If I look at my overall career, it has involved 1 failed business, 2 redundancies, 1 tough road as an intrapreneur, 3 other roles that just didn’t feel right, plus studies at 2 top universities, and living in 5 countries on 3 continents.

My resilience has given me the courage to embrace change and live my life looking forward, and not backwards with regrets.
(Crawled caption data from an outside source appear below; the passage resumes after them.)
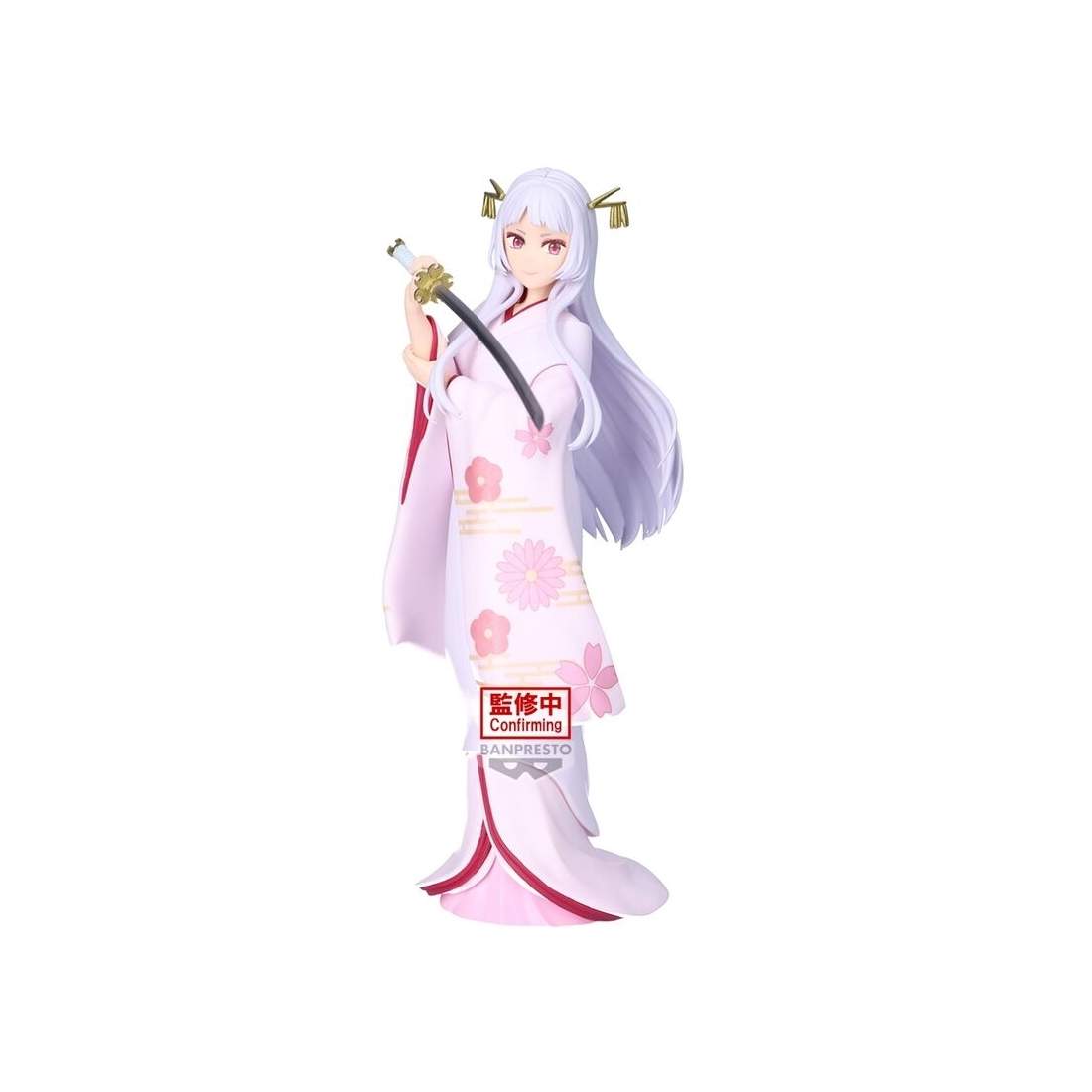 Oshi No Ko Akane Kurokawa figur, 18 cm samlarstaty | Hem & Hobby | Pryloteket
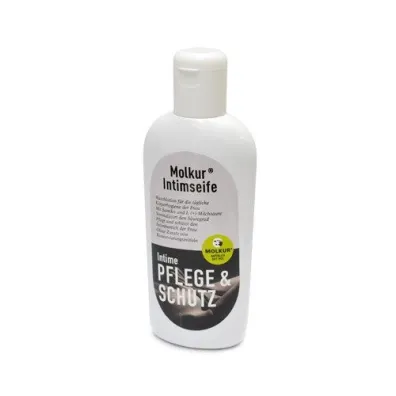 Galactopharm Molkur Intimseife - P�yn do higieny intymnej 200 ml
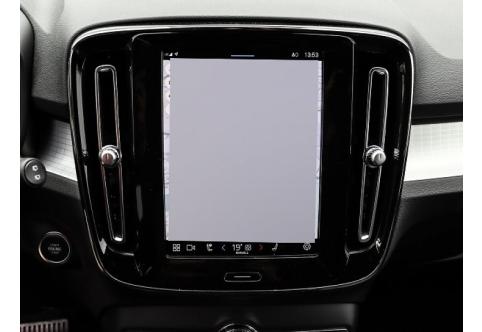 Volvo XC40 #8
interesting - do you connect with gifford-pinchot - he and my father started this curriculum 33 years ago in The Economist but its been on a very slow exponential of awareness http://normanmacrae.ning.com/forum/topics/intrapreneur-surveys

To me, resilience means dancing. Dancing implies knowing enough steps and moves so you can enter the dancefloor and be able to improvise on any given rythm that is given to you. A good swing dancer can make something beautiful in any context. Along the same idea, resilience implies knowing different tools and how to use them to move your Change Project forward. This begins by knowing which Change Project you want to drive -which dance that you want to do-, and then adapt to any situation that you will face in the workplace as your Change Project evolves.

I remember Adrian Ristow from Coca-Cola (intrapreneur behind Project Last Mile) saying to me once, 'you have to come to know that road-blocks are not always road-blocks..sometimes they're just speed-bumps'. I think resilience is tied to this...and I think it finds its root in a core belief in one's work and its purpose.